To use live sync, a sync job must be defined first:

Method: POST
Path: /context-sql-sync/syncjob
Authorization header: Bearer [access_token]
Body
{
  "datasourceId": "1",
  "queryId": "2",
  "externalIdPrefix": "prefix",
  "syncJobInterval": "10",
  "chunkSize": "2"
}
Parameter Description
datasourceId The id of the datasource against which to run the sync.
queryId The id of the query to be used for the sync.
externalIdPrefix The prefix that will be prepended to the id obtained from the database in order to produce the external id of the context item. This prefix allows supporting same external IDs for different data sources.
syncJobInterval The interval (expressed in minutes) between subsequent job executions.
chunkSize The sync interval will be split into subintervals with length specified by this value (expressed in minutes).

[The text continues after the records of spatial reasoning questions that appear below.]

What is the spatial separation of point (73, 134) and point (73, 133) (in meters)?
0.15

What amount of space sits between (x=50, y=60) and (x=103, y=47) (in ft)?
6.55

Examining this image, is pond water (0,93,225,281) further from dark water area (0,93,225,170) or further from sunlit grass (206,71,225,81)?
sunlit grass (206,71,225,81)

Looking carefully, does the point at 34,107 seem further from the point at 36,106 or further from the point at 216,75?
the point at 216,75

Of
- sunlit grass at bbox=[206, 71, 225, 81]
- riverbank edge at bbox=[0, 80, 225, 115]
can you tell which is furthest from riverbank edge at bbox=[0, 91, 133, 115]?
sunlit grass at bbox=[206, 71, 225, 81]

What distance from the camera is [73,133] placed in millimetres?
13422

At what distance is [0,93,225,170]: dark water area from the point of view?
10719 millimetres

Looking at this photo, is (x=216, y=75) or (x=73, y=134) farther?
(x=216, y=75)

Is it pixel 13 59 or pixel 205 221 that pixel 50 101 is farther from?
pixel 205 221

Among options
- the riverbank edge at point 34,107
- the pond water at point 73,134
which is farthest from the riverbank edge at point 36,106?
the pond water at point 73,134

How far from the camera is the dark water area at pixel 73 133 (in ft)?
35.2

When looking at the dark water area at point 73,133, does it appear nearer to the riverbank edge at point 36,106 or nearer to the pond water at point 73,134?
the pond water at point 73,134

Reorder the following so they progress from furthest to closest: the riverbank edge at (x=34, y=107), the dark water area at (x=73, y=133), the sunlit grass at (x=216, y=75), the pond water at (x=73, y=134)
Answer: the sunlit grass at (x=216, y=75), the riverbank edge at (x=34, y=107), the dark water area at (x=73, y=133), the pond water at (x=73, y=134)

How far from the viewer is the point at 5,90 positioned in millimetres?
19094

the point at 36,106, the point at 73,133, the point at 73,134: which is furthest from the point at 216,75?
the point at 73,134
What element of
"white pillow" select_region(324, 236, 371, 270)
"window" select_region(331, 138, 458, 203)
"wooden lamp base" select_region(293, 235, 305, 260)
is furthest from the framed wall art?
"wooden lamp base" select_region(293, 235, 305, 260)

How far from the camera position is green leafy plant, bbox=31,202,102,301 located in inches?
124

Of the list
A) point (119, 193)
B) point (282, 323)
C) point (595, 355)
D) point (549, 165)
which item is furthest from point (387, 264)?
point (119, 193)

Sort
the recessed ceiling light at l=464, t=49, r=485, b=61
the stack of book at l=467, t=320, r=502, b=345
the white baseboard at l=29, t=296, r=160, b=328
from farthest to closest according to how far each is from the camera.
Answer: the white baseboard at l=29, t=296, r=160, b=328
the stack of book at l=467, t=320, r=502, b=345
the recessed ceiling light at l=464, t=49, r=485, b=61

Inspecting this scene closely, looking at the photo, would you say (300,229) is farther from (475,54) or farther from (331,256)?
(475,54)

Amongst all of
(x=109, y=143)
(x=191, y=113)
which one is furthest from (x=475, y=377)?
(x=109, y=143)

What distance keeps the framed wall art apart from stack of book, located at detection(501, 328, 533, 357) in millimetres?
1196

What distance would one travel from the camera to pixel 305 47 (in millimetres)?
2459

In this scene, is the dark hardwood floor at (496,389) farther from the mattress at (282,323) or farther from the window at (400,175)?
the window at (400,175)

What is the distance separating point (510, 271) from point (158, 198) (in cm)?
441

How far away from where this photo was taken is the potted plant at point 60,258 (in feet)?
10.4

The result will contain the id of the newly created sync job. This id can be used to start and stop the job.

To start the job:

Method: POST
Path: /context-sql-sync/syncjob/{id}/start
Authorization header: Bearer [access_token]

To stop a job:

Method: POST
Path: /context-sql-sync/syncjob/{id}/stop
Authorization header: Bearer [access_token]

After the job is started, the first time it is executed is calculated based on the syncJobInterval value. For example, if the job has syncJobInterval=10 and the job is started at 15:12, the initial job execution will happen at 15:20.

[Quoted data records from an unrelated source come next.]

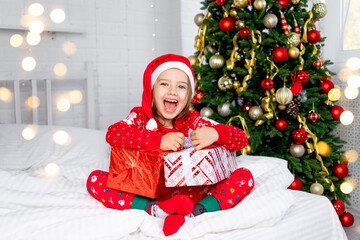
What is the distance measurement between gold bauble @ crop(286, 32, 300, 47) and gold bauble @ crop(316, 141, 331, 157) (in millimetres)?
544

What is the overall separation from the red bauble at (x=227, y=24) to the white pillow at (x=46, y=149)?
2.89 feet

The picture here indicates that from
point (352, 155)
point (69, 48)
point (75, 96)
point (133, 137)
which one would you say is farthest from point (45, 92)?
point (352, 155)

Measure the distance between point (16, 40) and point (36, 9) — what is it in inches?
9.7

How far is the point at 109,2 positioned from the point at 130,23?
0.72 ft

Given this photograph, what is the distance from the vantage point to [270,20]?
5.47 ft

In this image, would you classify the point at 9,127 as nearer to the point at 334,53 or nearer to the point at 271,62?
the point at 271,62

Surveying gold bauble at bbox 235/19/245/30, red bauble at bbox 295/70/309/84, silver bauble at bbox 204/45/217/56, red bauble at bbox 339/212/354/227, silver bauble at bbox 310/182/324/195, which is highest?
gold bauble at bbox 235/19/245/30

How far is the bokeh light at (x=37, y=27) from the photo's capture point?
2.19 meters

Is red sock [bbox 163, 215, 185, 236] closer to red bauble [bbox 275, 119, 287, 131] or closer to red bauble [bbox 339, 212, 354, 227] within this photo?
red bauble [bbox 275, 119, 287, 131]

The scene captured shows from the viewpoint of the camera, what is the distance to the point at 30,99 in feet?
7.29

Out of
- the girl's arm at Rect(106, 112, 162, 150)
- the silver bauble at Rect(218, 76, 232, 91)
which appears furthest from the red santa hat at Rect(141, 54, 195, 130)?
the silver bauble at Rect(218, 76, 232, 91)

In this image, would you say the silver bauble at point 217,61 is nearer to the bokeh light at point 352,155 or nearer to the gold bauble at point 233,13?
the gold bauble at point 233,13

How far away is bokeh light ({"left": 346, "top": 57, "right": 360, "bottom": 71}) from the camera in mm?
2012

To get a list of all currently defined sync jobs:

Method: GET
Path: /context-sql-sync/syncjob
Authorization header: Bearer [access_token]

A sync job is started if its “scheduled” field is true.

 

Kerberos and Integrated Authentication

When integrated security should be used to connect to context items datasource, Kerberos must be configured and used by tm-context-sql-sync.

  • Create Kerberos configuration file named krb5.conf.Example:

[libdefaults] 
default_realm = YYYY.CORP.CONTOSO.COM 
dns_lookup_realm = false 
dns_lookup_kdc = true 
ticket_lifetime = 24h 
forwardable = yes 

[domain_realm] 
.yyyy.corp.contoso.com = YYYY.CORP.CONTOSO.COM 
.zzzz.corp.contoso.com = ZZZZ.CORP.CONTOSO.COM  

[realms] 
       YYYY.CORP.CONTOSO.COM = {  
 kdc = krbtgt/YYYY.CORP. CONTOSO.COM @ YYYY.CORP. CONTOSO.COM  
 default_domain = YYYY.CORP. CONTOSO.COM  
}  

 ZZZZ.CORP. CONTOSO.COM = {  
 kdc = krbtgt/ZZZZ.CORP. CONTOSO.COM @ ZZZZ.CORP. CONTOSO.COM  
 default_domain = ZZZZ.CORP. CONTOSO.COM  
}  

  • Copy krb5.conf to Trendminer appliance folder, i.e. /mnt/data/fileserve
  • In Consul’s key/value store define property “java.security.krb5.conf” for tm-context-sql-sync service. Set it’s value to “./krb5.conf”
  • Configure datasource as follow:

{
       "name": "MSSQL_IntegratedSecurity",
       "jdbcUrl": "jdbc:sqlserver://tm-mssql21.yyyy.corp.contoso.com:1433;Integratedsecurity=true;authenticationScheme=JavaKerberos;databaseName=tm_context",
       "dbType": "MSSQL",
       "username": "user_name@YYYY.CORP.CONTOSO.COM",
       "password": "******"
}

Important notes 

  • The access token will expire after 12 hours. Best practice is to request an access token before every API call.
  • Only SQL Server 2008 and later are supported. Earlier versions of MS SQL may give the following error when executing the SQL query: “Cannot find data type datetimeoffset.”